**EXTRACTED INFORMATION**
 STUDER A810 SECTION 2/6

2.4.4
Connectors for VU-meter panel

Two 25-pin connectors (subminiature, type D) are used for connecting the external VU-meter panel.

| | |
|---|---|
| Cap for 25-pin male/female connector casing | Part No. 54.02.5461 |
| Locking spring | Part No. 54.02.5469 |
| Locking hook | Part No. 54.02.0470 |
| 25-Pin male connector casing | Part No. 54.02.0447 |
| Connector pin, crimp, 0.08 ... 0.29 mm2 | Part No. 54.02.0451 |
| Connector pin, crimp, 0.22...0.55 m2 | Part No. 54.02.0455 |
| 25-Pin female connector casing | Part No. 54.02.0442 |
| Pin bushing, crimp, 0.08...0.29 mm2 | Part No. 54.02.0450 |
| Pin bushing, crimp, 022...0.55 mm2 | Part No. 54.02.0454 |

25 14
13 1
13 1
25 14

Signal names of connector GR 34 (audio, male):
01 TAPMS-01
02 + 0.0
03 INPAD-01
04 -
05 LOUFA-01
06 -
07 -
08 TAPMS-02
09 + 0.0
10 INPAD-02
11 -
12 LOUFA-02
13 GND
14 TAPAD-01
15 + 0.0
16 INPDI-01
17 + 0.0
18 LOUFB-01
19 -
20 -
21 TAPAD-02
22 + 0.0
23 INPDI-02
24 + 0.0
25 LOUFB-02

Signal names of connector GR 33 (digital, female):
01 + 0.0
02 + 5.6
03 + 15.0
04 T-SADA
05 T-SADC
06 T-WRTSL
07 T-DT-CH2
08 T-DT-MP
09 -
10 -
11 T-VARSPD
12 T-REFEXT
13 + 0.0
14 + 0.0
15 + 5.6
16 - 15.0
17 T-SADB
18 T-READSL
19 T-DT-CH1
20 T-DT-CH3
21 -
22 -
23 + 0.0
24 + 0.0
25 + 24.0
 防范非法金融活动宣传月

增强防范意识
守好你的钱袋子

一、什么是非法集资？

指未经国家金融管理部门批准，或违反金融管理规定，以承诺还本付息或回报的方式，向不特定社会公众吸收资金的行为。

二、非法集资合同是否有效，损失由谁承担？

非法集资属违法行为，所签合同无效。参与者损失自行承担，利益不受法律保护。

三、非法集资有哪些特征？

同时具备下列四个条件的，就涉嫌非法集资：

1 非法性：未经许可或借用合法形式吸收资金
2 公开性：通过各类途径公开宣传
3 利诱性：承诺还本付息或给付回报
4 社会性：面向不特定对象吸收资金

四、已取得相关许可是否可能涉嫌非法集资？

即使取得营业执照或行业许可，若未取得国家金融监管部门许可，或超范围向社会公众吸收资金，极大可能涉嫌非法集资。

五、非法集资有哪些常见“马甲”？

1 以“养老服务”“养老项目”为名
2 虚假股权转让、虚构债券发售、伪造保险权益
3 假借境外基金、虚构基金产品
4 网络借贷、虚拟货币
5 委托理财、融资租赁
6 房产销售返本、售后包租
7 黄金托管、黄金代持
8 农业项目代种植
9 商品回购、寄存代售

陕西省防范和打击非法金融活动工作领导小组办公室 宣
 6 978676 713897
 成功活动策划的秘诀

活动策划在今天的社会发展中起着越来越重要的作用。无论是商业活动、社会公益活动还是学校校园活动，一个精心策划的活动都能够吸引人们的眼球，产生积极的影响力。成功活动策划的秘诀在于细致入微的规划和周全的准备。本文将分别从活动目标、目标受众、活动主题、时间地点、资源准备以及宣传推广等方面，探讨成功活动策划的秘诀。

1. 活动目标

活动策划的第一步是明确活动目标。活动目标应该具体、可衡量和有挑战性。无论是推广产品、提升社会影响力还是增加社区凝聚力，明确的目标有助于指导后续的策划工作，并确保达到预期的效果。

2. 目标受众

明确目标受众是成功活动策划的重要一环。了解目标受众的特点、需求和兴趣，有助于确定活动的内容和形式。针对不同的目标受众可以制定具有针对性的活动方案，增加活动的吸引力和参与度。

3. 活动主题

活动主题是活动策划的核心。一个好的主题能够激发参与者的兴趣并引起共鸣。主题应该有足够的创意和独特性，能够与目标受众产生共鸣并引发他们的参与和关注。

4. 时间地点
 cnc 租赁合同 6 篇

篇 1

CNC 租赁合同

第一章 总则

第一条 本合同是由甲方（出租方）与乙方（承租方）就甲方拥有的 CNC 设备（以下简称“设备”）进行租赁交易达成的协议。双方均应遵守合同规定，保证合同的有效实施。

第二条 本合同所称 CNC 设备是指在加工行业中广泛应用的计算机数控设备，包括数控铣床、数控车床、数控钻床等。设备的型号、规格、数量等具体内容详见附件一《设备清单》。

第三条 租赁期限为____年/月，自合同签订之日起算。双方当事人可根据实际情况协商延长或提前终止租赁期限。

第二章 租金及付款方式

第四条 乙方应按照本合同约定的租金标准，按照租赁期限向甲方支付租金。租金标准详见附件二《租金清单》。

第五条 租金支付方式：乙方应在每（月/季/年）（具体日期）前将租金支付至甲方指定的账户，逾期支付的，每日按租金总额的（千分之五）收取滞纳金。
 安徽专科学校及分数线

**WHAT IS REQUIRED**
Your answer must be the lines from the first line of the records through the line containing "No. 54.02.5461 |", copied exactly.

**EXERCISE ANSWER**
 STUDER A810 SECTION 2/6

2.4.4
Connectors for VU-meter panel

Two 25-pin connectors (subminiature, type D) are used for connecting the external VU-meter panel.

| | |
|---|---|
| Cap for 25-pin male/female connector casing | Part No. 54.02.5461 |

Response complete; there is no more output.